Sept. 1-4, 2003: The Russian Interior Ministry hosts a delegation of China’s armed police, led by Lt. Gen. Chen Chuankuo, for a four-day visit.

Sept. 4, 2003: SCO foreign ministers meeting held in Tashkent, Uzbekistan.

Sept. 10, 2003: The fifth session of the Russian-Chinese Committee for Friendship, Peace and Development meets in Beijing and is co-chaired by Li Guixian, vice chairman of the National Committee of the Chinese People’s Political Consultative Conference (CPPCC), and Russian President’s Representative to the Siberian federal district Leonid Drachevsky.

Sept. 11, 2003: A high-level Chinese government delegation, led by Ma Kai, director of the National Development and Reform Commission, visits Russia to lobby for construction of the Angarsk-Daqing oil pipeline.

Sept. 16, 2003: Russian and Chinese Public Health Ministries sign a cooperation program in Beijing after the fourth Session of the China-Russia Cooperation Committee on Education, Culture, Health, and Sports co-chaired by the Russian Vice-Premier Galina Karelova and Chinese State Councilor Chen Zhili. Four agreements are signed including one regarding sharing virus samples to study infectious diseases such as SARS.

Sept. 22-23, 2003: Chinese Vice Premier Wu Yi and Russian Deputy PM Viktor Borisovich Khristenko hold seventh meeting of the Committee for the Regular Meeting of the Prime Ministers of China and Russia. They agree that Russia would export 4.5 million to 5.5 million tons of oil to China from 2004 to 2006.

Sept. 23, 2003: Russia Foreign Ministry decides not to issue an entry visa for the Dalai Lama for reasons of “national interests” and “international commitments,” such as the Russia-China Treaty of Good-Neighborliness, Friendship, and Cooperation. The Dalai Lama visited Russia several times between 1982 and 1992 but was denied an entry visa in 2001 and 2002.

Sept. 23, 2003: SCO prime ministers meet in Beijing, where they sign six documents regarding economic cooperation, SCO budget for the year 2004, an agreement on the operation of the antiterrorism institution, and a joint communiqué.

Sept. 24-5, 2003: PM Kasyanov visits Beijing to attend the eighth regular meeting of heads of government of the two countries.

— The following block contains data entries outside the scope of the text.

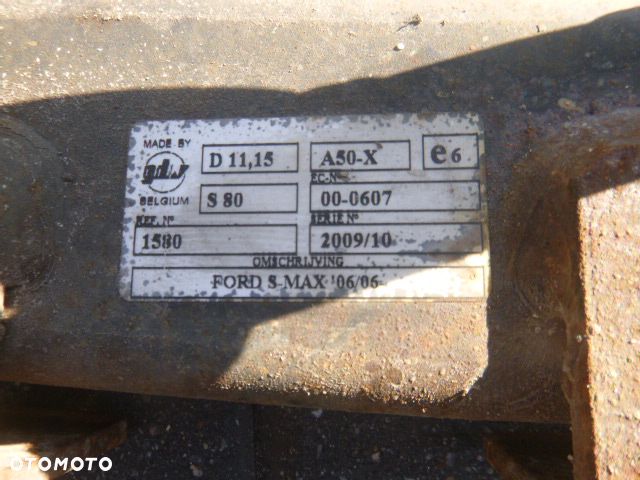 HAK HOLOWNICZY FORD S-MAX MK1 06-10 - 2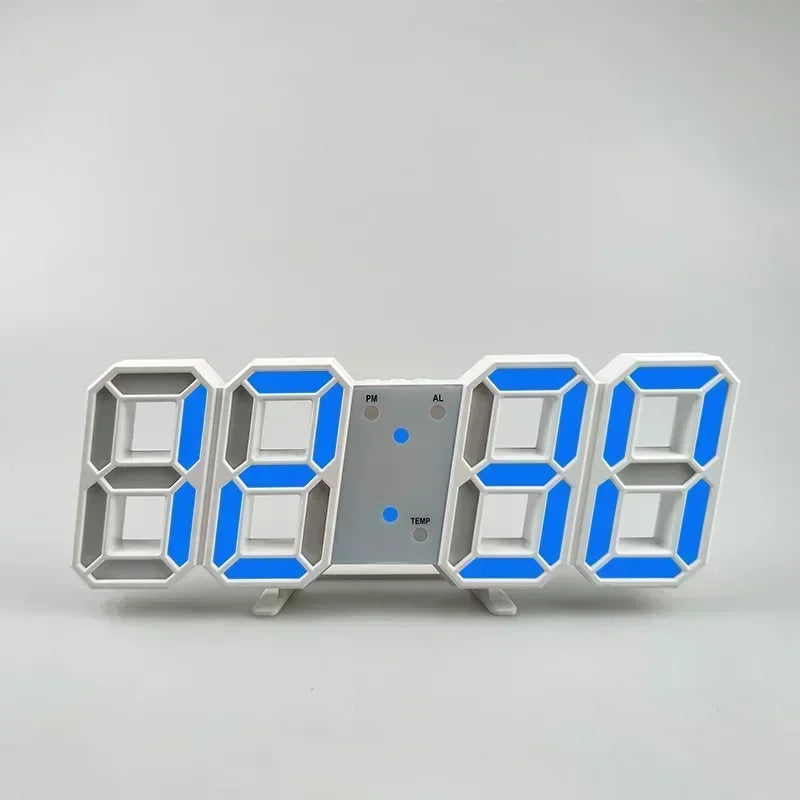 3D LED-wekker met modern digitaal display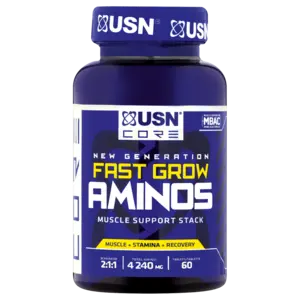 Usn Core New Generation Fast Grow Aminos – Muscle Recovery & Growth Stack (60 Capsules) 1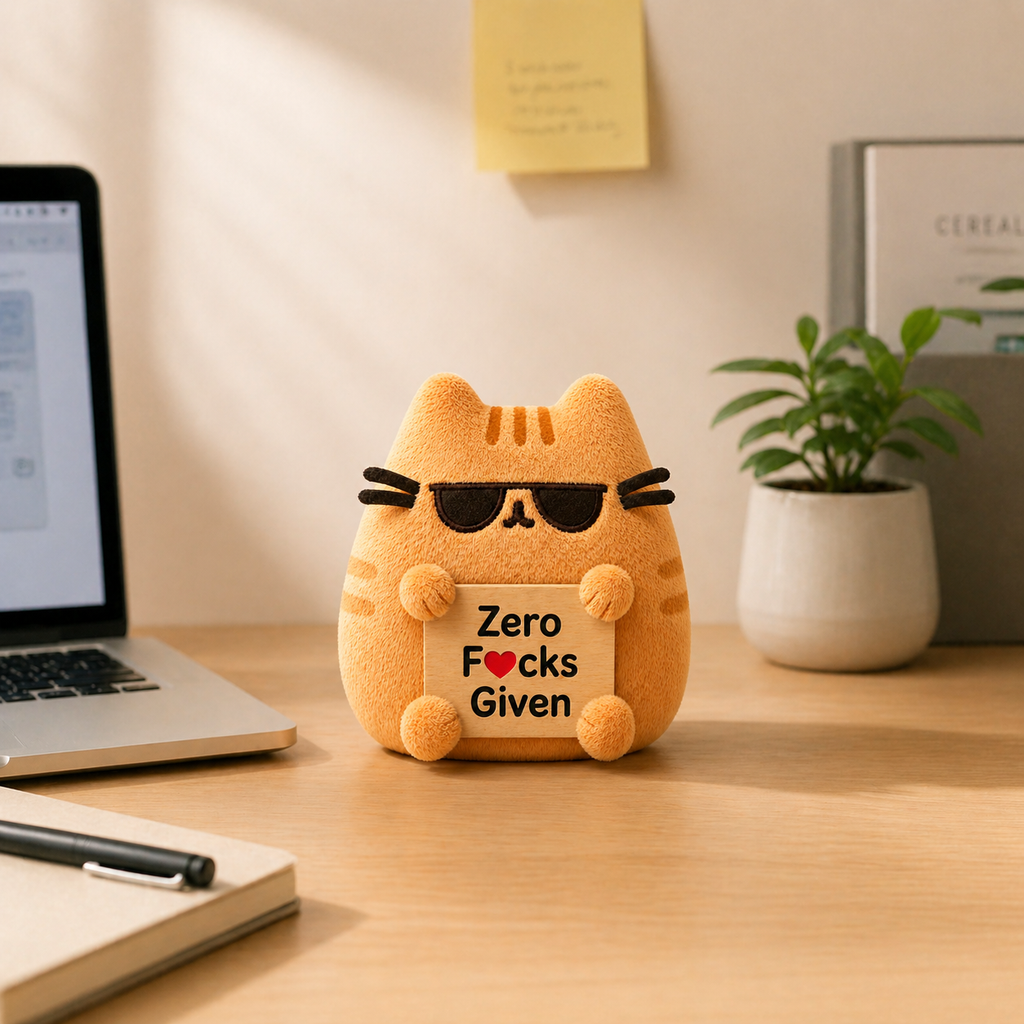 Emotional Support Sunglasses Orange Cat Plush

Sept. 25, 2003: China’s Defense Minister Cao meets in Beijing with Mikhail Dmitriyev, Russia’s Deputy Defense Minister and head of the Russian Committee for Military and Technological Cooperation with Foreign Countries and PM Kasyanov.

Sept. 25, 2003: President Putin said in Columbia University speech that he would find “a mutually acceptable solution” to organize Dalai Lama’s visit to Kalmykia (Russian constituent republic with a mainly Buddhist population).